**GOAL 1:** Pull out every line of the rows below that contains the word "much", matching case exactly.
Start of GIVEN TEXT
I suppose that I should start with the moral of the story, for those readers with short attention spans:

Always, always, always check your airline schedule the night before a flight.

Today was the final leg of my nine week visit/training session at Google. The trip was arranged by corporate travel back in March: Fly from DTW to SFO in April, back to JFK in May, back to SFO in June, back to JFK in July. I got an email with all the travel plans and schedules, and I entered them all into my Palm.

Last night, I briefly looked at it. A 10:40am flight on Delta 1882. So I packed up, woke at 7am this morning, was out the door by 8, and at the ticket counter by 9:30.

I go to the e-ticket machine, and scan my credit card. It didn't find the flight. Hmm. What destination city? New York. It thinks for a little longer. What time is your flight? At this point, I can tell that it's really struggling, and when it finally tells me that it can't help me it was no surprise.

So I wander over to the paper ticket line, and get a clerk. Punching up my name came up with no ticket. Punching up my confirmation number did.
End of GIVEN TEXT
**GOAL 2:**
Answer these from the travel account:
(a) What flight number did the Palm show for the 10:40am flight?
(b) How long was the visit and training session at Google?
(c) What did the clerk enter that finally brought up the ticket?
Start of SUPPLIED ENTRIES
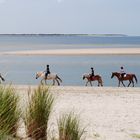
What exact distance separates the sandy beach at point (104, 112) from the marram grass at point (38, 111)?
566 millimetres

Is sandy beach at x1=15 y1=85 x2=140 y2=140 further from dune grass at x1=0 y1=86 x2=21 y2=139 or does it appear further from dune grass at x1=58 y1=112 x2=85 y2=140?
dune grass at x1=58 y1=112 x2=85 y2=140

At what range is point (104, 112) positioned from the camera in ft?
47.4

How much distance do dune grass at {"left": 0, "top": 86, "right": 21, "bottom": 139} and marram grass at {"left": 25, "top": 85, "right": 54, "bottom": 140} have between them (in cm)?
21

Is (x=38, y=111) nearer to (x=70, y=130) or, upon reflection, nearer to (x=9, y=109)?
(x=9, y=109)

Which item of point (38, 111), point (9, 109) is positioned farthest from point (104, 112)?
point (9, 109)

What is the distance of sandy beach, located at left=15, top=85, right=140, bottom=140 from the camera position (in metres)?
10.9

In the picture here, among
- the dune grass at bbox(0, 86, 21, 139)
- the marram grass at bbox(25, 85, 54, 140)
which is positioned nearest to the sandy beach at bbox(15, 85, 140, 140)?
the marram grass at bbox(25, 85, 54, 140)

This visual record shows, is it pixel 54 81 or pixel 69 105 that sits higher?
pixel 54 81

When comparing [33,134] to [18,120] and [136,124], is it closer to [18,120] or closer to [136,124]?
[18,120]

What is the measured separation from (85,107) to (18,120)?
288 inches

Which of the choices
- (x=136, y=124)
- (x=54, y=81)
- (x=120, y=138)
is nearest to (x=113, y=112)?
(x=136, y=124)

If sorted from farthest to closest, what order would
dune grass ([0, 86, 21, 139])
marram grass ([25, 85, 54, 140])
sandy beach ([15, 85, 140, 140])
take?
sandy beach ([15, 85, 140, 140]) < marram grass ([25, 85, 54, 140]) < dune grass ([0, 86, 21, 139])

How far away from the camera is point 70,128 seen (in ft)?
24.5

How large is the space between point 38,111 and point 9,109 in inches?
28.3
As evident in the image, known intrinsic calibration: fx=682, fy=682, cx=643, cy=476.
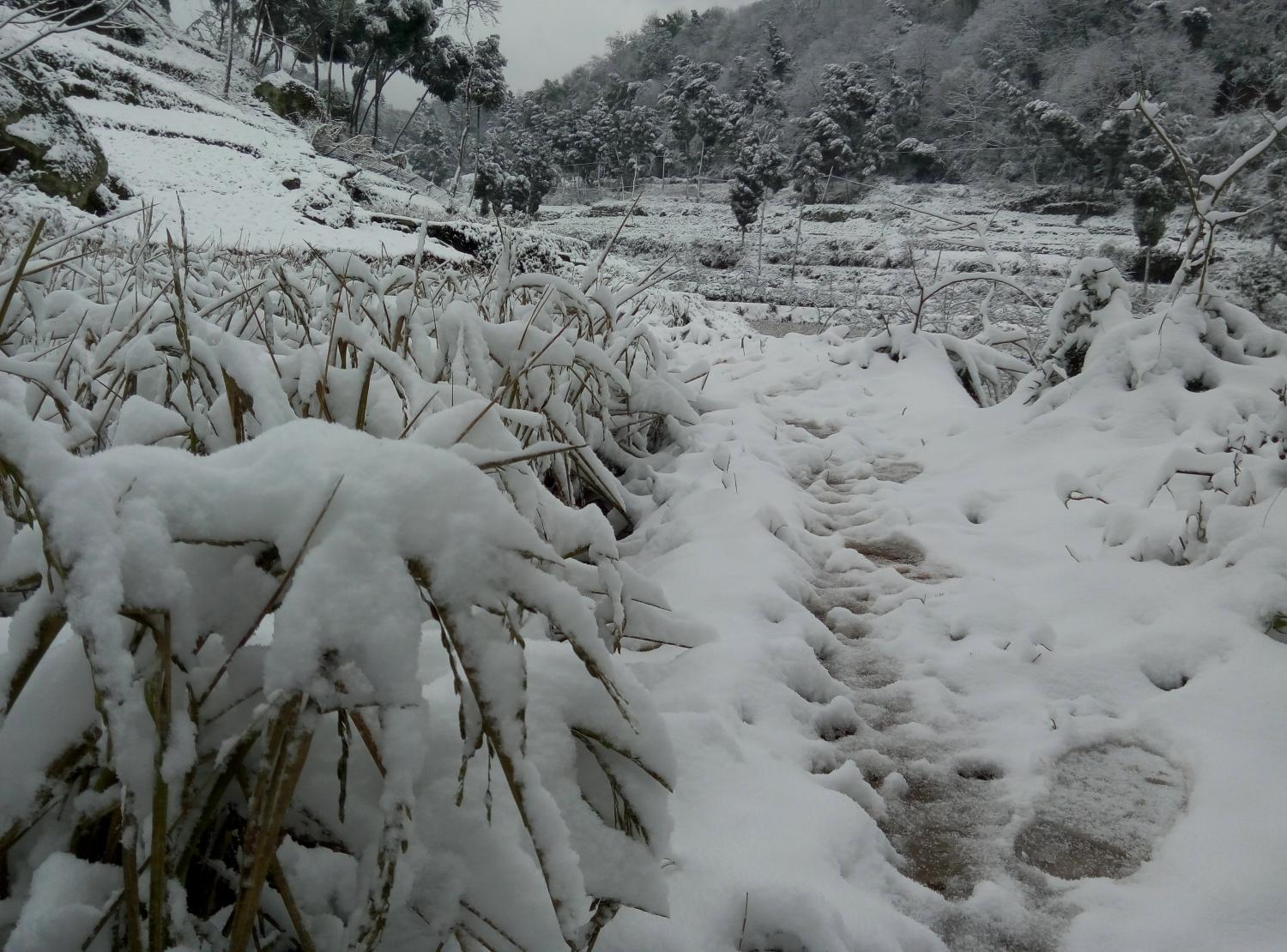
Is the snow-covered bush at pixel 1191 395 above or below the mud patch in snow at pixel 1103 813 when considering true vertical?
above

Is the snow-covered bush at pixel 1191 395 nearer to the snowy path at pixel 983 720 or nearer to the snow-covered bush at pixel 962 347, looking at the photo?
the snowy path at pixel 983 720

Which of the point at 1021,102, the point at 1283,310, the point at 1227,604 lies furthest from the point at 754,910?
the point at 1021,102

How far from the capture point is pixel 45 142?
813 centimetres

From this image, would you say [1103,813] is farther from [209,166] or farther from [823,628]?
[209,166]

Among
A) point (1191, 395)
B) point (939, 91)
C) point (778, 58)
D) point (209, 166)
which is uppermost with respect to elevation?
point (778, 58)

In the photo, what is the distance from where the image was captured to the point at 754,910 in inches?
29.4

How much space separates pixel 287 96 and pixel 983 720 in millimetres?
31100

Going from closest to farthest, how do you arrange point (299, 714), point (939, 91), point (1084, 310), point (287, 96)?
1. point (299, 714)
2. point (1084, 310)
3. point (287, 96)
4. point (939, 91)

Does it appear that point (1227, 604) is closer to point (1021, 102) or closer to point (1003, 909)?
point (1003, 909)

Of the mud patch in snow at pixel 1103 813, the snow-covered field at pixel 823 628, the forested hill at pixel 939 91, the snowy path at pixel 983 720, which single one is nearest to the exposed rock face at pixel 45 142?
the snow-covered field at pixel 823 628

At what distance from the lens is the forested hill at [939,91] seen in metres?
32.6

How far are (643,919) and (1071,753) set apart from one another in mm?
836

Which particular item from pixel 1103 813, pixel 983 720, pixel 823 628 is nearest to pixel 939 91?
pixel 823 628

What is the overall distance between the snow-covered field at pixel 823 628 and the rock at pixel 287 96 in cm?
2871
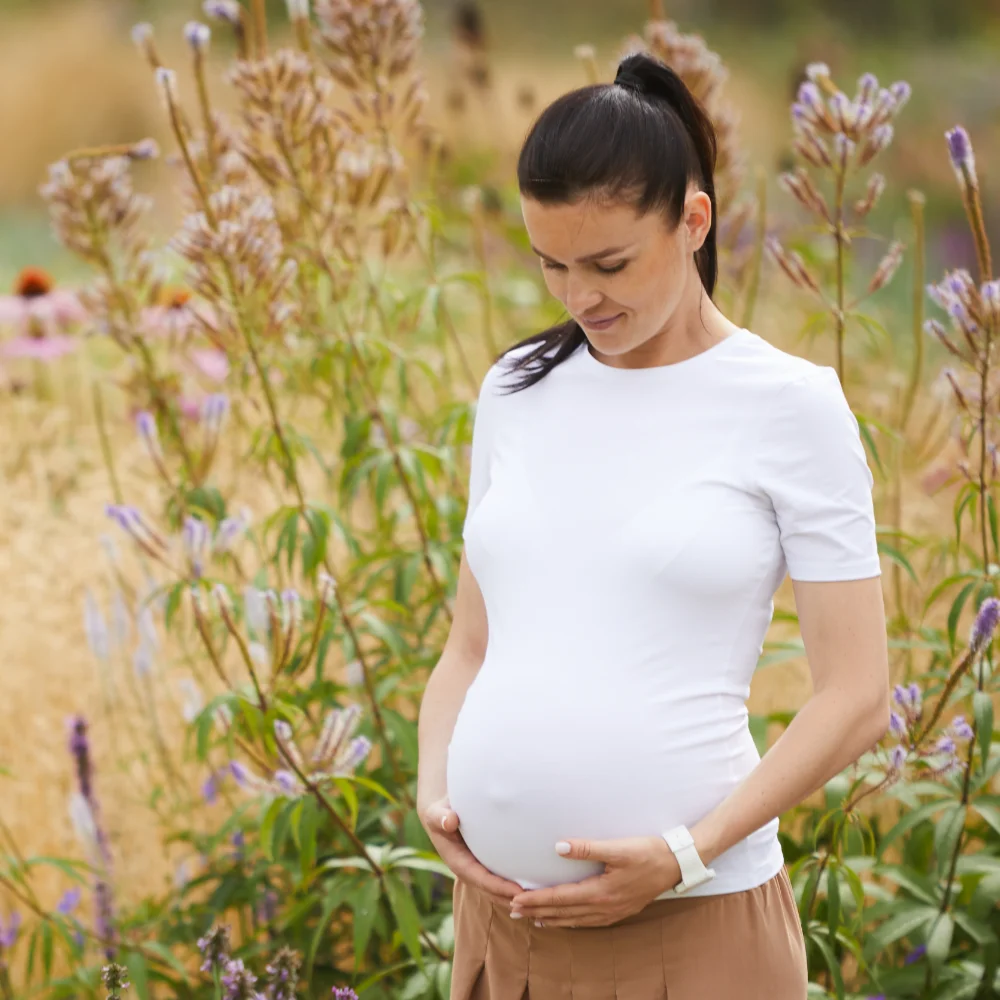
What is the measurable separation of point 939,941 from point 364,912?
0.87 meters

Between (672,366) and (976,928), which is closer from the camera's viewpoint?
(672,366)

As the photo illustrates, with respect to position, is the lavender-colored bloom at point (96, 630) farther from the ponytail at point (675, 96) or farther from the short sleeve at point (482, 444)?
the ponytail at point (675, 96)

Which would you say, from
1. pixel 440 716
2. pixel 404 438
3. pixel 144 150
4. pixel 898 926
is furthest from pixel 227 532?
pixel 898 926

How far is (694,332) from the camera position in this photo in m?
1.40

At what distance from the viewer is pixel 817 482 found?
4.17 feet

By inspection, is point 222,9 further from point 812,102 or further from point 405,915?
point 405,915

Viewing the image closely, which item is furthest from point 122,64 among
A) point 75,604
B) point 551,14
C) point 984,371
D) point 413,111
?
point 984,371

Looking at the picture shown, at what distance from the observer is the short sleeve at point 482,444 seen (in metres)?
1.54

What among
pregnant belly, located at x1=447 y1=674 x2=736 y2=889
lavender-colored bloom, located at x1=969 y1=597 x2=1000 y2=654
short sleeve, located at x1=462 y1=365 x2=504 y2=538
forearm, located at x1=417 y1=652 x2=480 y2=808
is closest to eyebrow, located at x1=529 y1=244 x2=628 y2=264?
short sleeve, located at x1=462 y1=365 x2=504 y2=538

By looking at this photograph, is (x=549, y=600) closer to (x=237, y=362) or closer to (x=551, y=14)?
(x=237, y=362)

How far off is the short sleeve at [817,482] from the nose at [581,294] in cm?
20

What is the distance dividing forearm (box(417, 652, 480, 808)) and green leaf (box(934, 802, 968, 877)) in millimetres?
808

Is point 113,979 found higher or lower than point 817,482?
lower

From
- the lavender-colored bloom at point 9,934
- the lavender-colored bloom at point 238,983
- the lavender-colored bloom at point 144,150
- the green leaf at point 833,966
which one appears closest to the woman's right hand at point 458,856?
the lavender-colored bloom at point 238,983
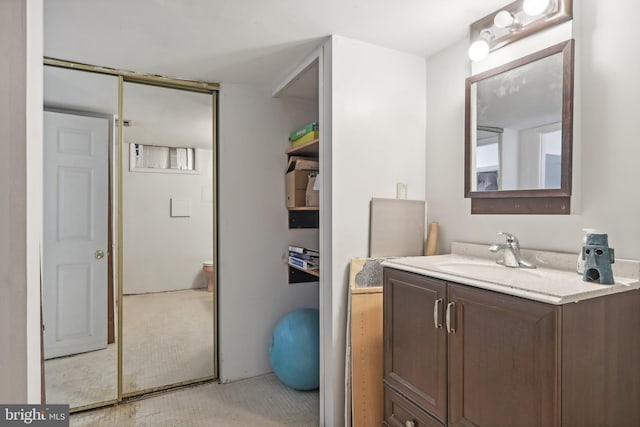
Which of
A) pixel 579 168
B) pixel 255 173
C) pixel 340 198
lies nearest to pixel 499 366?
pixel 579 168

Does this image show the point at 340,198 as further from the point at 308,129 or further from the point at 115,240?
the point at 115,240

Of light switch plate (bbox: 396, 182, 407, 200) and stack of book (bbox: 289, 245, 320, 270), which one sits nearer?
light switch plate (bbox: 396, 182, 407, 200)

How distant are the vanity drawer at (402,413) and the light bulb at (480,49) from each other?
1.64m

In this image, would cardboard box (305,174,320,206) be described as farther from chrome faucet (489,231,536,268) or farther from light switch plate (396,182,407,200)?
chrome faucet (489,231,536,268)

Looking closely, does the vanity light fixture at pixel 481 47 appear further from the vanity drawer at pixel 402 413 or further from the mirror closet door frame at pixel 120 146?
the mirror closet door frame at pixel 120 146

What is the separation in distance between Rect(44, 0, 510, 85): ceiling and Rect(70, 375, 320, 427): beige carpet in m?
2.20

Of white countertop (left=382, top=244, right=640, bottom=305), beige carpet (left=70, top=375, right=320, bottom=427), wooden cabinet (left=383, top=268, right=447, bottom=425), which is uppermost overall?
white countertop (left=382, top=244, right=640, bottom=305)

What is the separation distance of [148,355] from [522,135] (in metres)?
2.73

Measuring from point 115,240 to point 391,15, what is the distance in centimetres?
216

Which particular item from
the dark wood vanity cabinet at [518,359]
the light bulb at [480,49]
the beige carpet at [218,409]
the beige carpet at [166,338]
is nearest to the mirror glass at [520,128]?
the light bulb at [480,49]

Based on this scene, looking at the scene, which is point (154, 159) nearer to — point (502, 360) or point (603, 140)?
point (502, 360)

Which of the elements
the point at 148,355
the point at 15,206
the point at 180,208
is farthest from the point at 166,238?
the point at 15,206

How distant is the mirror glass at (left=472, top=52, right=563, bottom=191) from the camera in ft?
4.98

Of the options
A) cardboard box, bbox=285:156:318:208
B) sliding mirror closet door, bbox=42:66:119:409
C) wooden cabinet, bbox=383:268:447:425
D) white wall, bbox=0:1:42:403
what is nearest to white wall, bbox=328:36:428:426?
wooden cabinet, bbox=383:268:447:425
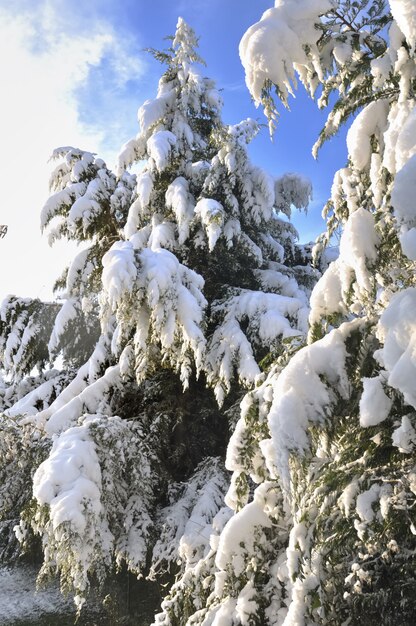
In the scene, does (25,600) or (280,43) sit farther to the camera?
(25,600)

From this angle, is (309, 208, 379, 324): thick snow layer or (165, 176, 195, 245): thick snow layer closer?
(309, 208, 379, 324): thick snow layer

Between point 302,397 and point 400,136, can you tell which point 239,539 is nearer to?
point 302,397

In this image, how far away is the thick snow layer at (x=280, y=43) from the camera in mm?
2074

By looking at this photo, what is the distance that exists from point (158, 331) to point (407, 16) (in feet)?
10.2

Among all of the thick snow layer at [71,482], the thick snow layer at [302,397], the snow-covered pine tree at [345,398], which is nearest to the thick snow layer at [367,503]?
the snow-covered pine tree at [345,398]

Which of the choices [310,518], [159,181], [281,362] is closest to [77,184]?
[159,181]

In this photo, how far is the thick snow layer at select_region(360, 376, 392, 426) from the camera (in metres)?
1.59

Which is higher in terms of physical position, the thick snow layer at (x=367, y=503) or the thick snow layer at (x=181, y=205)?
the thick snow layer at (x=181, y=205)

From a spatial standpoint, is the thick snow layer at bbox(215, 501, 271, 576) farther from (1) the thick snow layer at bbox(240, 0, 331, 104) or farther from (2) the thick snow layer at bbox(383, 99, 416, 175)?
(1) the thick snow layer at bbox(240, 0, 331, 104)

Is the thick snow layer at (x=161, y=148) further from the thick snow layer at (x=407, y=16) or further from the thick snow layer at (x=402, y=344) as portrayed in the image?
the thick snow layer at (x=402, y=344)

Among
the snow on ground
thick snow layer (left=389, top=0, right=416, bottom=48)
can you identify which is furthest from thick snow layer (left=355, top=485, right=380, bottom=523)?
the snow on ground

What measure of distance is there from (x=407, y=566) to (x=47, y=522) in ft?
9.85

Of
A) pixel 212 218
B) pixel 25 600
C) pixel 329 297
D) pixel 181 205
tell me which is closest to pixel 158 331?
pixel 212 218

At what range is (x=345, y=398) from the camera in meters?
1.71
End of SUPPLIED ENTRIES
**COMPLETE OUTPUT 1:**
How much distance do dune grass at {"left": 0, "top": 86, "right": 21, "bottom": 139} and marram grass at {"left": 25, "top": 85, "right": 54, "bottom": 140} have between them (in cm)?
How much space separates pixel 287 96 and pixel 983 720 in millimetres?

**COMPLETE OUTPUT 2:**
(a) Delta 1882
(b) Nine weeks
(c) The confirmation number